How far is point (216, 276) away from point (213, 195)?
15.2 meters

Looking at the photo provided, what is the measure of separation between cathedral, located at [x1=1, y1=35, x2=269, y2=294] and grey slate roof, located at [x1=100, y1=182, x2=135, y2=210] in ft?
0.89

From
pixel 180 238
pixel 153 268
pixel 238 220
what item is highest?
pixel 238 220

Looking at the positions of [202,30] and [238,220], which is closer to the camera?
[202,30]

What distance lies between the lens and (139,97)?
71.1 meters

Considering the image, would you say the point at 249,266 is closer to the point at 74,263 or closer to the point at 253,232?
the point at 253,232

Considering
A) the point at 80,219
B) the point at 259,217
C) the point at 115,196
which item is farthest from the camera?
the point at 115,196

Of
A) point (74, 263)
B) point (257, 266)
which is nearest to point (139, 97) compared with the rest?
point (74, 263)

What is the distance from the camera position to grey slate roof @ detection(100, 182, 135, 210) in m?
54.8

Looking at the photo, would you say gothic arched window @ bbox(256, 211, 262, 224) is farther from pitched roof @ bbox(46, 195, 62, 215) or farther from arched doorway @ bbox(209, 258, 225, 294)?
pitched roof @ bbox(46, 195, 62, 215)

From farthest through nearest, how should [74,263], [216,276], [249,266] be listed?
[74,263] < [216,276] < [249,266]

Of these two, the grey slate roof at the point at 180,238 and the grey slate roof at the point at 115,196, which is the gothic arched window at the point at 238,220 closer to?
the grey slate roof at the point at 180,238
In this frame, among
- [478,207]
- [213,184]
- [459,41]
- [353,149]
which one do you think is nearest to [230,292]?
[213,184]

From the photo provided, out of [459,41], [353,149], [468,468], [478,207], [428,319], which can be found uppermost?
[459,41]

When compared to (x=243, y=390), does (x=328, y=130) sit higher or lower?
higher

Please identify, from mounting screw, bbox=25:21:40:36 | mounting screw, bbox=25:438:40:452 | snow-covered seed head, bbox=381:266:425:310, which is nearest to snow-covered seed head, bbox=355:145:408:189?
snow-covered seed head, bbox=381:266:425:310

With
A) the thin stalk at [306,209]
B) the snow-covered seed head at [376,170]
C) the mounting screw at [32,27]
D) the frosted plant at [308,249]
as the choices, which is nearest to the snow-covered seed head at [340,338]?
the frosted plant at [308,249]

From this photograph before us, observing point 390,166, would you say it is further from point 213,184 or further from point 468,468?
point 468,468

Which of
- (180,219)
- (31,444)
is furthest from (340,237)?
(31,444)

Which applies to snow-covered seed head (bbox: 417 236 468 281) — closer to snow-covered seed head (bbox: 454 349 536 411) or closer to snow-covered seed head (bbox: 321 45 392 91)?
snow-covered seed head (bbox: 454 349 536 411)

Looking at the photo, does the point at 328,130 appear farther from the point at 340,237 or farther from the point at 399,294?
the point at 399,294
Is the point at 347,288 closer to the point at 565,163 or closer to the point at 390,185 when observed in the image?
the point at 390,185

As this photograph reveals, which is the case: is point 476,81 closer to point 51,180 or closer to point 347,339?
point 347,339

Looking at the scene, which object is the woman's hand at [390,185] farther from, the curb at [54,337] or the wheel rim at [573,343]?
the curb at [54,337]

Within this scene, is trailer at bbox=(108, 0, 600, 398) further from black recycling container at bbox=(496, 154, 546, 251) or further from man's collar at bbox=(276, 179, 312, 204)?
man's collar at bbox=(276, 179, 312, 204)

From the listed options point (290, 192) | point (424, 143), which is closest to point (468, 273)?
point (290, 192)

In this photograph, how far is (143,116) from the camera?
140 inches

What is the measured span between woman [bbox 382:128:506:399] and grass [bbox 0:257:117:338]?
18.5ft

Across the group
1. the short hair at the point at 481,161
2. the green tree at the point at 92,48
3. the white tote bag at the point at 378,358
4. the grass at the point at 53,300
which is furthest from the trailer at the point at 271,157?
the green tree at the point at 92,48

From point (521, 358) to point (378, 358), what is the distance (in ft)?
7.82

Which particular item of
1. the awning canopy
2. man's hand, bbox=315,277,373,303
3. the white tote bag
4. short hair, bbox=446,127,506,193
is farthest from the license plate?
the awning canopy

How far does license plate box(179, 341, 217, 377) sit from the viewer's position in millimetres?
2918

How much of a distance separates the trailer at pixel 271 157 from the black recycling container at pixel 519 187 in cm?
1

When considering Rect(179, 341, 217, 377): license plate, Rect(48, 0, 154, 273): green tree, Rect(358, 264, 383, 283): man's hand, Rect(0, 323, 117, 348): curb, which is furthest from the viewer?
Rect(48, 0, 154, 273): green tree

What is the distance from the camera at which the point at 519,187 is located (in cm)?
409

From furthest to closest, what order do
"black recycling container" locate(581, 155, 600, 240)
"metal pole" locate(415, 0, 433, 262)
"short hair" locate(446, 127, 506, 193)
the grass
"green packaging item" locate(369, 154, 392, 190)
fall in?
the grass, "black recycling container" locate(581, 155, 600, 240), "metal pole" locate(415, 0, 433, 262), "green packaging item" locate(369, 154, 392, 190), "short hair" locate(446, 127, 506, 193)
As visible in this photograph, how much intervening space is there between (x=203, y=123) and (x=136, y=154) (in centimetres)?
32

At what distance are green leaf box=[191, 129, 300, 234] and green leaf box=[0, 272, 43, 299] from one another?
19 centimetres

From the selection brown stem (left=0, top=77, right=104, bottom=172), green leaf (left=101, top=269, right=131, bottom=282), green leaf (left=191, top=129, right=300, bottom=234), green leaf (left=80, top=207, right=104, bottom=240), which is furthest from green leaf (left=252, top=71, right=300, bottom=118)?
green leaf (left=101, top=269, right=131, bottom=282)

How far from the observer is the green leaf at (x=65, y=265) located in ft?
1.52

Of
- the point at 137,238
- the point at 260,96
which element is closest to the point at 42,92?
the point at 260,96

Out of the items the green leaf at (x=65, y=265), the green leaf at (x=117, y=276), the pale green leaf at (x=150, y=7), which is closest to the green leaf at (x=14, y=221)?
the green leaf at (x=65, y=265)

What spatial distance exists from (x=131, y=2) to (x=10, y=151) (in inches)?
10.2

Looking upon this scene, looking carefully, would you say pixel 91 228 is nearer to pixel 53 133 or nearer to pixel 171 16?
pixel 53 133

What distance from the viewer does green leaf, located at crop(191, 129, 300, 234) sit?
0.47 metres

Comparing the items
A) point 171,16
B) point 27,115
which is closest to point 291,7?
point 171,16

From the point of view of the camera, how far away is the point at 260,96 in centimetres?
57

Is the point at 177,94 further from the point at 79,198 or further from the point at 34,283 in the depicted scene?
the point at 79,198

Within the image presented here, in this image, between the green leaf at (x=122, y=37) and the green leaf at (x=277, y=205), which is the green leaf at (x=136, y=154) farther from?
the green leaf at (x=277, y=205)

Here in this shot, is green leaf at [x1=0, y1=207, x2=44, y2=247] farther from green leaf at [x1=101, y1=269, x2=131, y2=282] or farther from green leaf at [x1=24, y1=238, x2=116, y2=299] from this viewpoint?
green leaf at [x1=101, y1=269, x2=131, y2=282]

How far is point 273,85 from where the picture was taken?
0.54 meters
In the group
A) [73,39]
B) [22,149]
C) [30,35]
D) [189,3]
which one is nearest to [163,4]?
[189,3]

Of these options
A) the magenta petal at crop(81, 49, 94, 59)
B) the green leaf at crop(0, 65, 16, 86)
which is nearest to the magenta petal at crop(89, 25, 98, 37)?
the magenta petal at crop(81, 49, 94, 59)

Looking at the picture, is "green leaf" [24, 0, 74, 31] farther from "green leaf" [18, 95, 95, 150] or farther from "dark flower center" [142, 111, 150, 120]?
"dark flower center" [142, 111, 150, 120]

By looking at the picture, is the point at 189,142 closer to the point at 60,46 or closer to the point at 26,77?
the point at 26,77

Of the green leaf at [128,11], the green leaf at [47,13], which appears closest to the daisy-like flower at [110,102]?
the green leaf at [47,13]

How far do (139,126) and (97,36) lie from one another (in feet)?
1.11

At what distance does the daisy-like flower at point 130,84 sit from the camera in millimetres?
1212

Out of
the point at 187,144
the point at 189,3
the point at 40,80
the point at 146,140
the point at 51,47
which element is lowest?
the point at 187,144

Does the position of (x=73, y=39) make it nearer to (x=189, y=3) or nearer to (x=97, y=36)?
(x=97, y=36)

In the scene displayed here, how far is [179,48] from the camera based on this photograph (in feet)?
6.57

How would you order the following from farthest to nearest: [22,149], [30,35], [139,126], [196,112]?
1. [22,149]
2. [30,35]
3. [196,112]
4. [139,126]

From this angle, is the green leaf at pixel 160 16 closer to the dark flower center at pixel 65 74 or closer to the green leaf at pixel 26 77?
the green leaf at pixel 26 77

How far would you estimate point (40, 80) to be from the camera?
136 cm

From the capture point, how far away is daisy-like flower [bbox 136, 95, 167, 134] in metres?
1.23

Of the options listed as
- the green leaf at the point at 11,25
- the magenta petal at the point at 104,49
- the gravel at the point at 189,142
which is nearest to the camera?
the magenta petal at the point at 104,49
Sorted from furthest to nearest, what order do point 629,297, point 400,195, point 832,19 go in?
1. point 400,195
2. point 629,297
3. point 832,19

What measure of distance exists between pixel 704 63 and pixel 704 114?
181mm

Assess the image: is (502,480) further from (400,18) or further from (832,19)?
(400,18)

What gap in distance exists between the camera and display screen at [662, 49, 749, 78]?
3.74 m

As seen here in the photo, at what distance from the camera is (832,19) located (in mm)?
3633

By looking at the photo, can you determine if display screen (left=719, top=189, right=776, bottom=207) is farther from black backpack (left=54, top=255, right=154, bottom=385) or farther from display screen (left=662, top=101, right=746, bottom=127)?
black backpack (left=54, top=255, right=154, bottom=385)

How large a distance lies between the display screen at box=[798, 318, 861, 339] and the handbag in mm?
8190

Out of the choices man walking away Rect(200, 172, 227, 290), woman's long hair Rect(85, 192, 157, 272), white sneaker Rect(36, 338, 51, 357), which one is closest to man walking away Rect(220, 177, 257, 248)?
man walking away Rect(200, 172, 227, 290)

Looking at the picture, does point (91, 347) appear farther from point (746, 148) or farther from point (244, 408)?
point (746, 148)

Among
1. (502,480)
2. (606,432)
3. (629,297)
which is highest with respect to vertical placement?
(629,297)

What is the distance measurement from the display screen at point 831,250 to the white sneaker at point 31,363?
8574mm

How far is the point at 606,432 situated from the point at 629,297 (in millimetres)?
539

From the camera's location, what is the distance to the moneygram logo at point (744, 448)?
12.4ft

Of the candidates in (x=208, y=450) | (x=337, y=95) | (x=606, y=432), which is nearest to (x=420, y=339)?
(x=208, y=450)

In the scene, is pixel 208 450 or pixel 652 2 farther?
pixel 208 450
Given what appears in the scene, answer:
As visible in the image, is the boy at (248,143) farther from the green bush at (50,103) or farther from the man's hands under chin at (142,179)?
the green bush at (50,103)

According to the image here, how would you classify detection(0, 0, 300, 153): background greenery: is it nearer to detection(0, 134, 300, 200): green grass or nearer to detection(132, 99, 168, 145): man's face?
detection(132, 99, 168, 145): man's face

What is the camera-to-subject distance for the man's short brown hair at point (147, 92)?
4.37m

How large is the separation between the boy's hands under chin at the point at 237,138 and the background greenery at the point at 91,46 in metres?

═══

**EXERCISE DETAILS:** Copy everything word for word, from the start of the data down to and including the line with "[74,263] < [216,276] < [249,266]".

**ANSWER TO THIS TASK:**
How far is point (216, 276) away from point (213, 195)?
15.2 meters

Looking at the photo provided, what is the measure of separation between cathedral, located at [x1=1, y1=35, x2=269, y2=294] and grey slate roof, located at [x1=100, y1=182, x2=135, y2=210] in ft?
0.89

From
pixel 180 238
pixel 153 268
pixel 238 220
what item is highest?
pixel 238 220

Looking at the positions of [202,30] and [238,220], which is closer to the camera?
[202,30]

What distance lies between the lens and (139,97)?
71.1 meters

Considering the image, would you say the point at 249,266 is closer to the point at 74,263 or closer to the point at 253,232?
the point at 253,232

Considering
A) the point at 80,219
B) the point at 259,217
C) the point at 115,196
which item is farthest from the camera?
the point at 115,196

Of
A) point (74, 263)
B) point (257, 266)
which is nearest to point (139, 97) compared with the rest?
point (74, 263)

What is the distance from the camera position to grey slate roof @ detection(100, 182, 135, 210) in m?
54.8

Looking at the photo, would you say gothic arched window @ bbox(256, 211, 262, 224) is farther from pitched roof @ bbox(46, 195, 62, 215) or farther from arched doorway @ bbox(209, 258, 225, 294)?
pitched roof @ bbox(46, 195, 62, 215)

From farthest through nearest, how should [74,263], [216,276], [249,266] be listed?
[74,263] < [216,276] < [249,266]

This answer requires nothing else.